The stunt was so insane that CNN’s Chris Cillizza filed a story about it called, “The 42 craziest quotes from Sam Nunberg’s absolutely bonkers CNN interviews.”

“I’m gonna be the first one in history to say, ‘I’m not going,’” he had said, along with, “I think it would be really, really funny if they wanted to arrest me because I don’t want to spend 80 hours going over emails I had with Steve Bannon and Roger Stone.”

But someone clearly must have had a long talk with him during the week, because Nunberg ended up spending more than six hours testifying before the grand jury on Friday. Hours later, he sat down with ABC News reporter Tara Palmeri and made more eyebrow–raising statements, including the claim that he never worked with “anybody that was unethical” while on Team Trump.

(Reminder: Mueller has brought more than 100 criminal charges against 19 people since his special counsel investigation began in May 2017.)

Nunberg also claimed that he had outsmarted the entire nation because Monday’s meltdown supposedly was all an act (emphasis mine): “People say I had a meltdown on TV—I melted TV down that day. I wanted to show what this independent counsel, this independent investigation does to people like me.”

As a refresher, here’s a sample of Nunberg’s performance on Monday:

In the interview aired Saturday morning, Nunberg claimed, “I was going to always comply with arriving today. I’m an attorney. That’s the first thing. And this is my duty as an American to do this, whether I like it or not.”

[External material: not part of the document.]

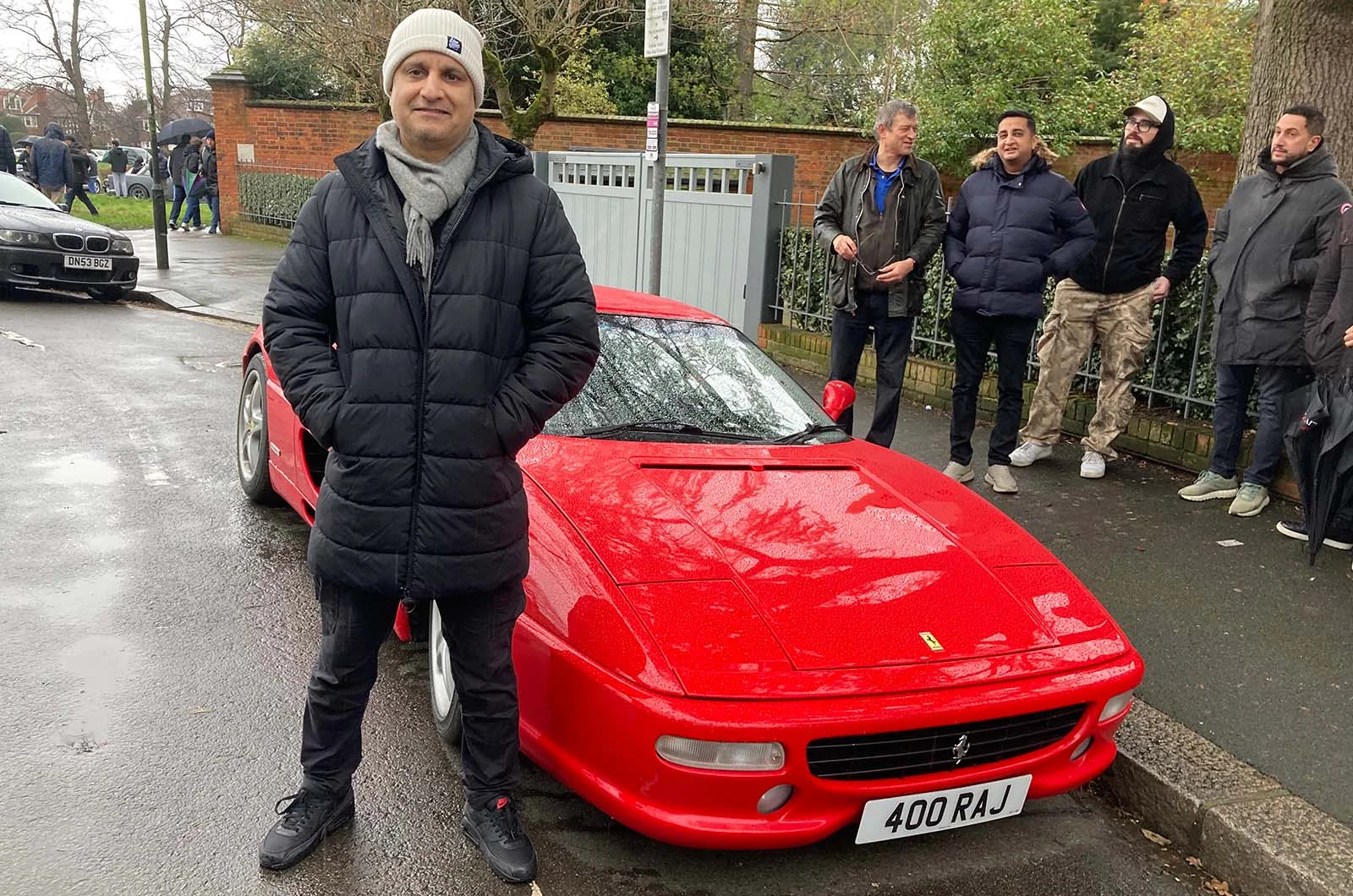 Ferrari Ф355 GTС: Нима учун ушбу модел классик спорткарлар орасида энг яхшиси саналади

Nunberg also reversed his previous claim that Mueller’s investigation is a “witch hunt,” a statement that President Trump often likes to repeat. “The president’s right, it’s a witch hunt,” he had said last Monday. In this weekend’s ABC interview, Nunberg said: “No, I don’t think it’s a witch hunt…There’s a lot of ‘there’ there. And that’s a sad truth. And I don’t believe it leads to the president.” Of course not.

Several reports have noted that Nunberg likely isn’t done testifying. Let’s hope he at least gets his story straight while under oath.